### RECORD EXCERPTS
________________________

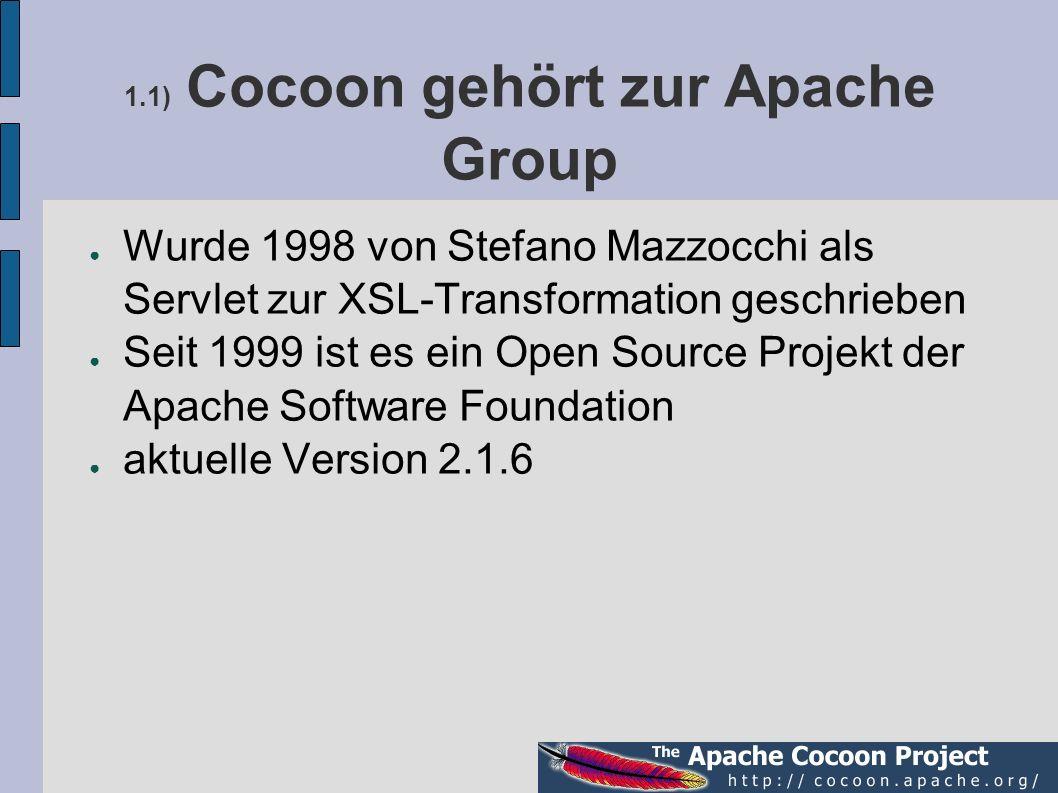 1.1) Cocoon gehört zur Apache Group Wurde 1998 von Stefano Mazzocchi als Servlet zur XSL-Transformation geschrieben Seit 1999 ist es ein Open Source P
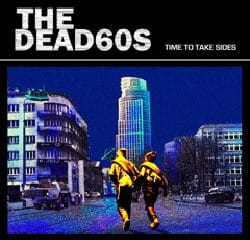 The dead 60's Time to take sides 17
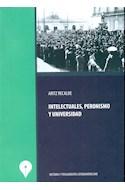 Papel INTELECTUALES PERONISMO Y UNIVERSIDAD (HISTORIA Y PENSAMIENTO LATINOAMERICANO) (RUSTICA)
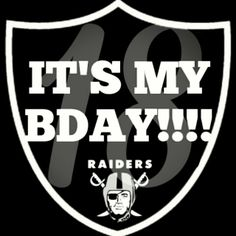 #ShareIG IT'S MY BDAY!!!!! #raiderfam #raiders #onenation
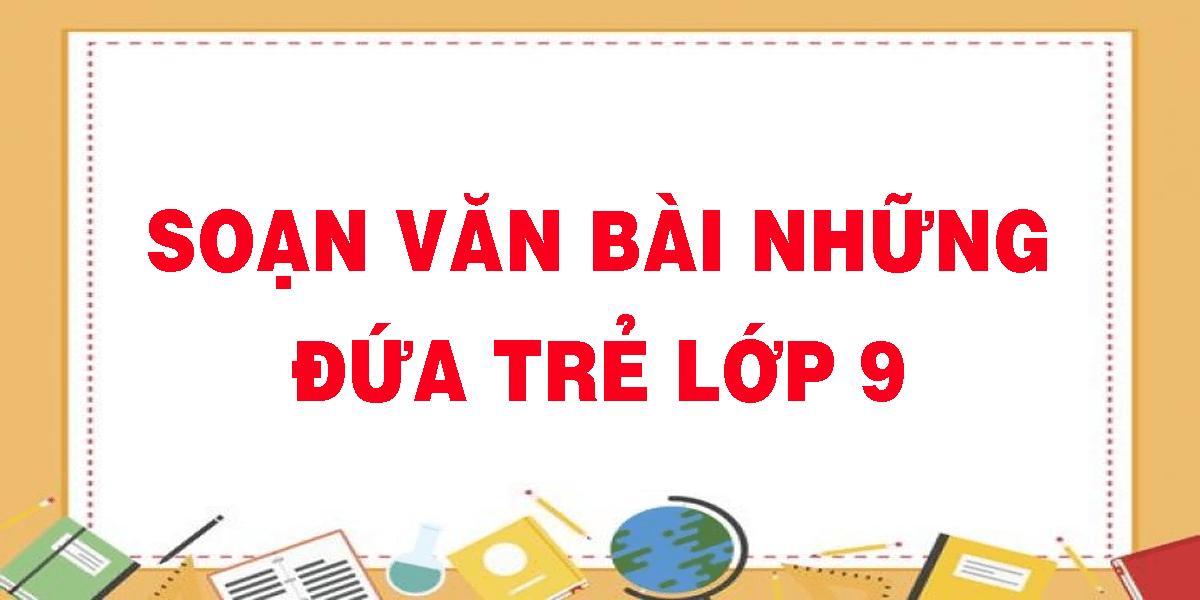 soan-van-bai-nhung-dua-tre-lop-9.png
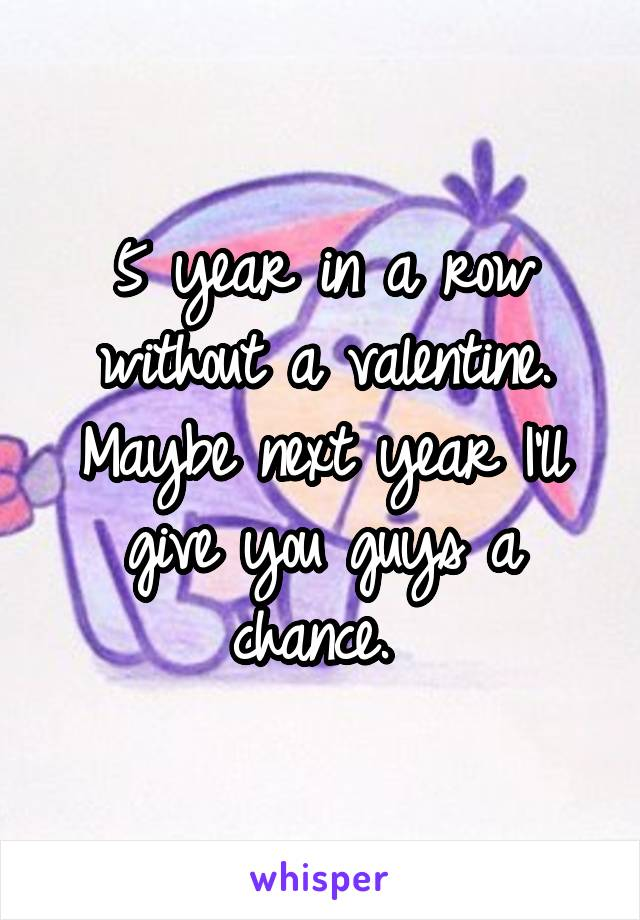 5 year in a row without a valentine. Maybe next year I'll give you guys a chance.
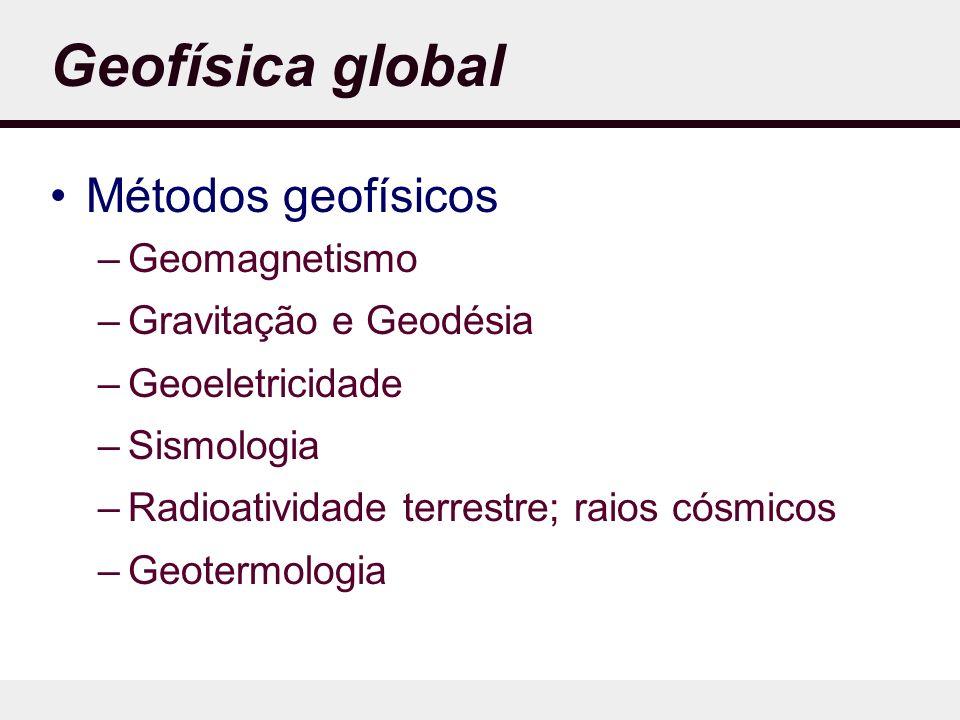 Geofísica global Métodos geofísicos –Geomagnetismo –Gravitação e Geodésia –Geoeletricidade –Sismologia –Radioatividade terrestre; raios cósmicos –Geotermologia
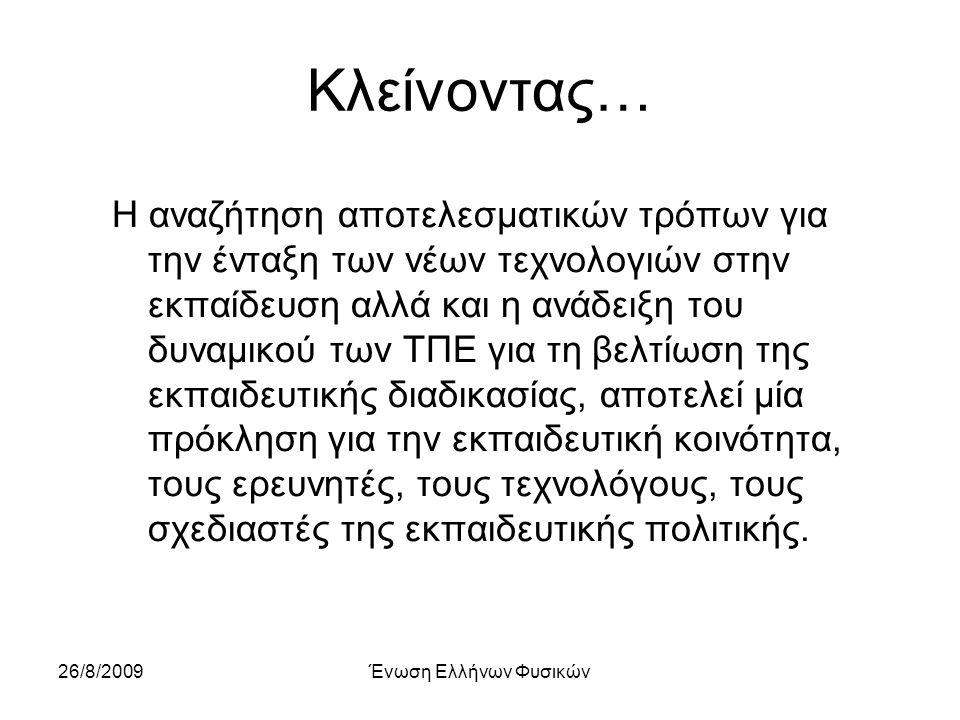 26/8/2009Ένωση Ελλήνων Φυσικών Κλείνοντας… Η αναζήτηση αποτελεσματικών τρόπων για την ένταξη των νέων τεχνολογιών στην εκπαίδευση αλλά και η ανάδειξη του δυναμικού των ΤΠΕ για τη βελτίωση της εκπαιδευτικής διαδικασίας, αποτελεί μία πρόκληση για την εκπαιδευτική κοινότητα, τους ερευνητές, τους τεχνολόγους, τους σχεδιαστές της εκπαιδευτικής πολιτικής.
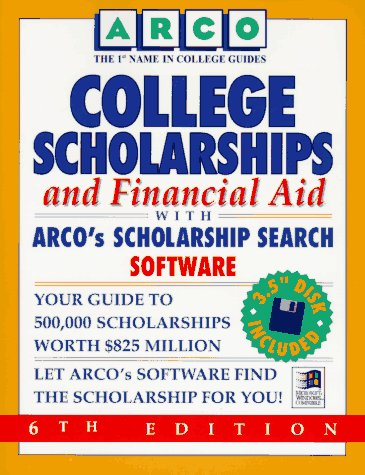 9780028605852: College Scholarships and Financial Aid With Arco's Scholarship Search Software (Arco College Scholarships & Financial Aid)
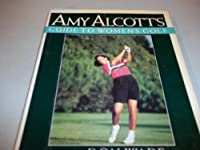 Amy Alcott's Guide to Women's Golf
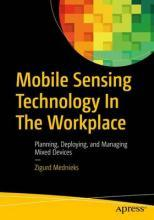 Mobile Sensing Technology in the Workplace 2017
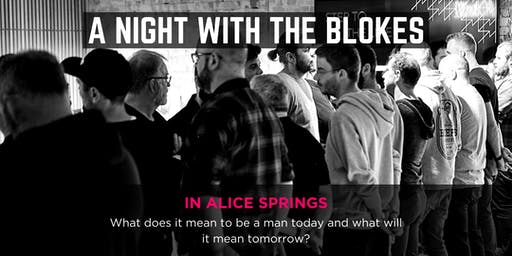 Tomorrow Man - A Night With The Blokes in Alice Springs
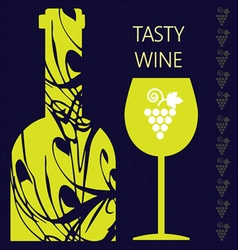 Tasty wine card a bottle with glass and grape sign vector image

________________________

### WHAT THE EXERCISE ASKS
All pictures are to be dropped, and the records above returned exactly.

### RESPONSE TO THIS EXERCISE
 1.1) Cocoon gehört zur Apache Group Wurde 1998 von Stefano Mazzocchi als Servlet zur XSL-Transformation geschrieben Seit 1999 ist es ein Open Source P
 The dead 60's Time to take sides 17
 Papel INTELECTUALES PERONISMO Y UNIVERSIDAD (HISTORIA Y PENSAMIENTO LATINOAMERICANO) (RUSTICA)
 #ShareIG IT'S MY BDAY!!!!! #raiderfam #raiders #onenation
 soan-van-bai-nhung-dua-tre-lop-9.png
 5 year in a row without a valentine. Maybe next year I'll give you guys a chance.
 Geofísica global Métodos geofísicos –Geomagnetismo –Gravitação e Geodésia –Geoeletricidade –Sismologia –Radioatividade terrestre; raios cósmicos –Geotermologia
 26/8/2009Ένωση Ελλήνων Φυσικών Κλείνοντας… Η αναζήτηση αποτελεσματικών τρόπων για την ένταξη των νέων τεχνολογιών στην εκπαίδευση αλλά και η ανάδειξη του δυναμικού των ΤΠΕ για τη βελτίωση της εκπαιδευτικής διαδικασίας, αποτελεί μία πρόκληση για την εκπαιδευτική κοινότητα, τους ερευνητές, τους τεχνολόγους, τους σχεδιαστές της εκπαιδευτικής πολιτικής.
 9780028605852: College Scholarships and Financial Aid With Arco's Scholarship Search Software (Arco College Scholarships & Financial Aid)
 Amy Alcott's Guide to Women's Golf
 Mobile Sensing Technology in the Workplace 2017
 Tomorrow Man - A Night With The Blokes in Alice Springs
 Tasty wine card a bottle with glass and grape sign vector image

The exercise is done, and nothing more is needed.